Forum Discussion

aejjeh's avatar
aejjeh
Icon for New Contributor rankNew Contributor
7 years ago

OpenCL SDK unable to claculate II

I am looking at the generated report for my matrix multiply OpenCL kernel and the report is telling me that it is unable to estimate the II and the bottleneck is showing as 'n/a'. Any ideas what might be the reason for this? I am using version 18.0 of the tools, and I am attaching a screenshot of the loop analysis report (which shows my code)
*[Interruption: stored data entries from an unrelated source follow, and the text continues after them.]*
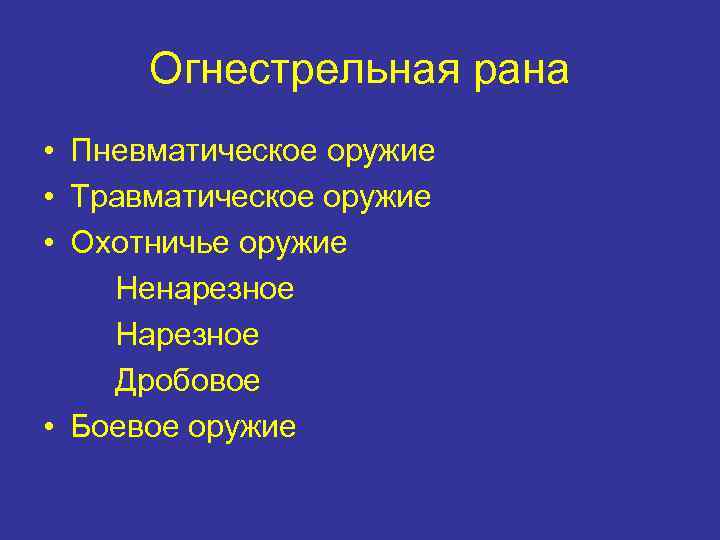 Огнестрельная рана

• Пневматическое оружие
• Травматическое оружие
• Охотничье оружие
Ненарезное
Нарезное
Дробовое
• Боевое оружие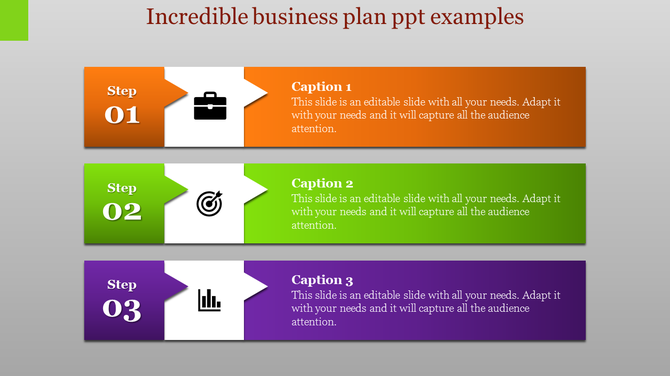 Incredible business plan ppt examples

Step
01

Caption 1
This slide is an editable slide with all your needs. Adapt it with your needs and it will capture all the audience attention.

Step
02

Caption 2
This slide is an editable slide with all your needs. Adapt it with your needs and it will capture all the audience attention.

Step
03

Caption 3
This slide is an editable slide with all your needs. Adapt it with your needs and it will capture all the audience attention.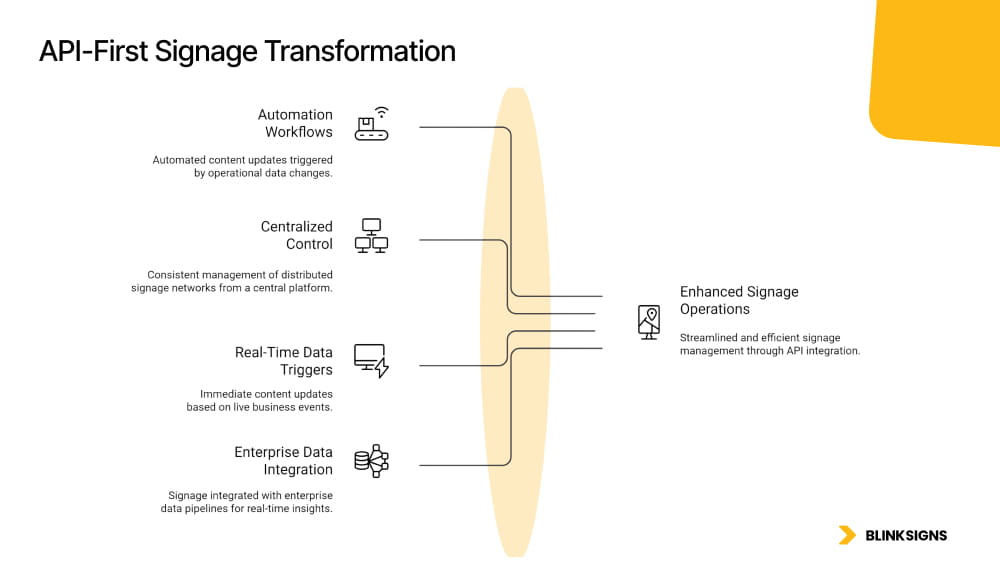 API-First Signage Transformation

Automation Workflows

Automated content updates triggered by operational data changes.

Centralized Control

Consistent management of distributed signage networks from a central platform.

Real-Time Data Triggers

Immediate content updates based on live business events.

Enterprise Data Integration

Signage integrated with enterprise data pipelines for real-time insights.

Enhanced Signage Operations

Streamlined and efficient signage management through API integration.

BLINKSIGNS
Update: Kernel Code below (wasn't able to attach):

__kernel
void mysgemmNT_c_fpga_c_c_c(__global float* restrict A, ulong bytes_A, 
                            __global float* restrict B, ulong bytes_B, 
                            __global float* restrict C, ulong bytes_C, 
                            uint mt, uint nt, uint kt) {
//  unsigned tid = get_global_id(0);
//  printf("Thread: %d\n", tid);
  const int size = 1024;
  __local float rowA[size];
  __local float rowC[size];
  __local float localB[size*size];
  const int n = size;
  const int m = size;
  const int k = size;
//  for (int x = 0; x < m; ++x) 
//    for (int y = 0; y < k; ++y)
//      localA[y+x*k] = A[y+x*k];
  for (int z = 0; z < n; ++z)
    for (int y = 0; y < k; ++y)
      localB[y+z*k] = B[y+z*k];
 
  for (int x = 0; x < m; ++x) {
    for(int y = 0; y < k; ++y) 
      rowA[y] = A[y+x*k];
 
    for (int z = 0; z < n; ++z) {
      float c = 0.0;
      for (int y = 0; y < k; ++y) {
        int indexA = y+x*k;
        int indexB = z*k+y;
//        printf("%d: A[%d][%d]=%f,\tB[%d][%d]=%f\n", y,x,y,A[indexA],z,y,B[indexB]);
        c += rowA[y]*localB[indexB];	
      }	
      rowC[z] = c;
//      printf("C[%d][%d] = %f, %f\n", x, z, C[indexC], c);
    } 
 
    for (int z = 0; z < n; ++z) {
      int indexC = z+x*n;
      C[indexC] = rowC[z];
    }
  }
}

3 Replies

  • HRZ's avatar
    HRZ
    Icon for Frequent Contributor rankFrequent Contributor

    Can you attach the kernel file? I'd like to generate the report using an earlier version of the compiler and check the report.

  • aejjeh's avatar
    aejjeh
    Icon for New Contributor rankNew Contributor

    @HRZ​ I added my code to my original post. (For some reason it didn't let me attach a cl file, so I just pasted it in the post itself).

  • HRZ's avatar
    HRZ
    Icon for Frequent Contributor rankFrequent Contributor

    I checked your code with 16.1.2; all loops are reported to have an II of one while the loop on "x" is limited to 16 "threads" (i.e. every access to the local buffers in the loop will be stalled at least once every 16 iterations) to limit on-chip memory replication. This information, which is VERY important, seems to have been removed in the newer versions of report. I think what the new report is trying to say something along the lines of "II is an approximation due to stallable accesses/inner loops" or something like that.